## REQUEST
Copy the data verbatim from the line containing "How are the items" through the line containing "point (164, 255) <", inclusive, and reproduce nothing else.

## RAW RECORDS

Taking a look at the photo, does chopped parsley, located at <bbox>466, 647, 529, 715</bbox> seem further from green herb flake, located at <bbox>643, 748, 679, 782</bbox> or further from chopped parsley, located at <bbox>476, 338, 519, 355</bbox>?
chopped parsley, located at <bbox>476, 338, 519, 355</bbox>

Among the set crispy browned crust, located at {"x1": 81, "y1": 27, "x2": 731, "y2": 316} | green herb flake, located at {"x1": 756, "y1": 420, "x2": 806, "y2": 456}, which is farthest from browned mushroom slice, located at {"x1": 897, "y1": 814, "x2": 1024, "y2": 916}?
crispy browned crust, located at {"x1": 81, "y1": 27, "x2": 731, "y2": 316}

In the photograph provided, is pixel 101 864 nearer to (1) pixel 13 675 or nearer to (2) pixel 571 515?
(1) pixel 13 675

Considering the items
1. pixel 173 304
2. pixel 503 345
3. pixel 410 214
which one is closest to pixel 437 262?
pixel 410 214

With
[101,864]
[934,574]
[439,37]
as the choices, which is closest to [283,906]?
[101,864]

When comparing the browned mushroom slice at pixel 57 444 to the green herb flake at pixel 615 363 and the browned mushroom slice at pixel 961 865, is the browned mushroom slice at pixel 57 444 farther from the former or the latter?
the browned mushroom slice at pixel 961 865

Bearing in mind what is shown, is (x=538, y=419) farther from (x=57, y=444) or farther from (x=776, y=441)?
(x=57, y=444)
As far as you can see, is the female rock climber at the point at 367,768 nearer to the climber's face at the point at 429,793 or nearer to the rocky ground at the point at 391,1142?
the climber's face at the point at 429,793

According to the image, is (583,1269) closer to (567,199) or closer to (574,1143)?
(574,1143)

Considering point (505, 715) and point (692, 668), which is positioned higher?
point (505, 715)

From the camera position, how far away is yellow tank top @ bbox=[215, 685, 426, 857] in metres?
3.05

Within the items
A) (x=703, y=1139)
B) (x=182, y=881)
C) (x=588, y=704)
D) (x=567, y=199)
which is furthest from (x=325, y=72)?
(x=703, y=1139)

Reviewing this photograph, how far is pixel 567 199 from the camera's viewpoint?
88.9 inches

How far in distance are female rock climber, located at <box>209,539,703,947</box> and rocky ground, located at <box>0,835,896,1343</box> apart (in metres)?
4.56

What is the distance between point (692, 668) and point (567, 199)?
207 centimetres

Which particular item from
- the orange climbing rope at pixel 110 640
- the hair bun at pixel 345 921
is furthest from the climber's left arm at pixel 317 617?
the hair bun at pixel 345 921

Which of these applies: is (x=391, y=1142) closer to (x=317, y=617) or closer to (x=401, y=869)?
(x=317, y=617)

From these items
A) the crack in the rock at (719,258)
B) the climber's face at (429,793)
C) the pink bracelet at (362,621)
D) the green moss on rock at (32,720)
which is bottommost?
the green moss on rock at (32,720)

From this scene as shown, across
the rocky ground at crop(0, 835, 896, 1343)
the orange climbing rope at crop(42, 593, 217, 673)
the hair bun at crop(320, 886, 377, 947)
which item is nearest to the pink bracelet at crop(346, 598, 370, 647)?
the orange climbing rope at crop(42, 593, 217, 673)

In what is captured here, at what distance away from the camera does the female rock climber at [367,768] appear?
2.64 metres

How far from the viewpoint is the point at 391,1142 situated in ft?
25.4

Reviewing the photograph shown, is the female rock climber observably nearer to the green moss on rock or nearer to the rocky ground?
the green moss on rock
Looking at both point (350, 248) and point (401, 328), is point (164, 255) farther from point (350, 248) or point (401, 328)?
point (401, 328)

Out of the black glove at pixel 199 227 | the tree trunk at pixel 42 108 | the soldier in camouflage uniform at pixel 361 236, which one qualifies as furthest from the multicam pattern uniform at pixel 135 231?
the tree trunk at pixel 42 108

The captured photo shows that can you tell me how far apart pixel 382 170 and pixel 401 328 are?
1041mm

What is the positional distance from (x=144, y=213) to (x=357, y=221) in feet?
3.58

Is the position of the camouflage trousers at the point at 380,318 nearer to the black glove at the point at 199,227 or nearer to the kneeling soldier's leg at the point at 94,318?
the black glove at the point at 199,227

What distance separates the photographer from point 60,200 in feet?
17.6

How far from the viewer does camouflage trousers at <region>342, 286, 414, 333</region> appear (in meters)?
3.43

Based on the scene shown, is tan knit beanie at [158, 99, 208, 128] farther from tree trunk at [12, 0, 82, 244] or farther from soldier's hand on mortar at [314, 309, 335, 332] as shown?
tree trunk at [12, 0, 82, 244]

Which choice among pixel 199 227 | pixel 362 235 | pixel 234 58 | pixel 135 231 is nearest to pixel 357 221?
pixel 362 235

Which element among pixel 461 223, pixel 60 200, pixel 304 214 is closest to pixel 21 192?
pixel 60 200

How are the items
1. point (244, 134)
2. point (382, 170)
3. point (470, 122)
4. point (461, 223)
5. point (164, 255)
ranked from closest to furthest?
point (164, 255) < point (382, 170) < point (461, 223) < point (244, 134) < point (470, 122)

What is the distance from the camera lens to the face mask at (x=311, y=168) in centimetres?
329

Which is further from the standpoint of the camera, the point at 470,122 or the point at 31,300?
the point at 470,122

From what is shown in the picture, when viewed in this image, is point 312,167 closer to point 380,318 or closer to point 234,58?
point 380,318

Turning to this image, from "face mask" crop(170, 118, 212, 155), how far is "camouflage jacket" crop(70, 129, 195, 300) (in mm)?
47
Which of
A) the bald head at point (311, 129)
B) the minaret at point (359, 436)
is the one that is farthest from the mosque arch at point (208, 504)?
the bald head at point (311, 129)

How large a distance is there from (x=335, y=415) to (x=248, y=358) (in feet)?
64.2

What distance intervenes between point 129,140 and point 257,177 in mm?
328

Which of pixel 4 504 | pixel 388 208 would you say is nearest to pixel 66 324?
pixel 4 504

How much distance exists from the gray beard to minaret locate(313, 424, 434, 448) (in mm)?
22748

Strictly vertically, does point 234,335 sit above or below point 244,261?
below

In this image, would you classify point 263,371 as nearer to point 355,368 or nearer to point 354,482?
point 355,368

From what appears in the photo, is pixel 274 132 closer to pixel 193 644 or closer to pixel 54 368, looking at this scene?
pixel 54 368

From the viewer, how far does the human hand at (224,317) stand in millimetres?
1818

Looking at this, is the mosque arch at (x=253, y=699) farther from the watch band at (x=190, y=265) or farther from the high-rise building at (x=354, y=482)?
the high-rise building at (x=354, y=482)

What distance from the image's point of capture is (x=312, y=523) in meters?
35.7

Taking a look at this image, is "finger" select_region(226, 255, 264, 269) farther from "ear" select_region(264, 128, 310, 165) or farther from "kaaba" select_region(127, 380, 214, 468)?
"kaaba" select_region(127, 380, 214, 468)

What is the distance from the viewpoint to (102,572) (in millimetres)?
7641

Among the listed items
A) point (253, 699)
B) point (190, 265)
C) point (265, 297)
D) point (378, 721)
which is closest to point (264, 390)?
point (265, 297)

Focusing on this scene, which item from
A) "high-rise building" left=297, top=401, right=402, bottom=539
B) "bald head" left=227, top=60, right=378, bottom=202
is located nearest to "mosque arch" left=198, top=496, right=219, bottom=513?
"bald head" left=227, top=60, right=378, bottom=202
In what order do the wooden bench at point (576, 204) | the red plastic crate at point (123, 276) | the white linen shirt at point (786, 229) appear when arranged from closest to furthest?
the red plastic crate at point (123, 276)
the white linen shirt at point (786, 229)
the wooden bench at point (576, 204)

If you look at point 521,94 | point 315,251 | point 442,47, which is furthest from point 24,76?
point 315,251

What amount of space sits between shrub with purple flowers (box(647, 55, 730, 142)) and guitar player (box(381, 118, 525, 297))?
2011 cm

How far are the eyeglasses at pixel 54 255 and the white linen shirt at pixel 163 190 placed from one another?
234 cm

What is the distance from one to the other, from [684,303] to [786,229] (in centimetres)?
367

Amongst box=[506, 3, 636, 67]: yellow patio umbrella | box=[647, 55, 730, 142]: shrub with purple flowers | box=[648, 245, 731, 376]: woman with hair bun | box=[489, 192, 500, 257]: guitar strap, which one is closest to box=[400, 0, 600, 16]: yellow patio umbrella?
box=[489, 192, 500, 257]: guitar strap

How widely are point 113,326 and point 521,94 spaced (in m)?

## EXERCISE SOLUTION
How are the items
1. point (244, 134)
2. point (382, 170)
3. point (470, 122)
4. point (461, 223)
5. point (164, 255)
ranked from closest to furthest?
point (164, 255) < point (382, 170) < point (461, 223) < point (244, 134) < point (470, 122)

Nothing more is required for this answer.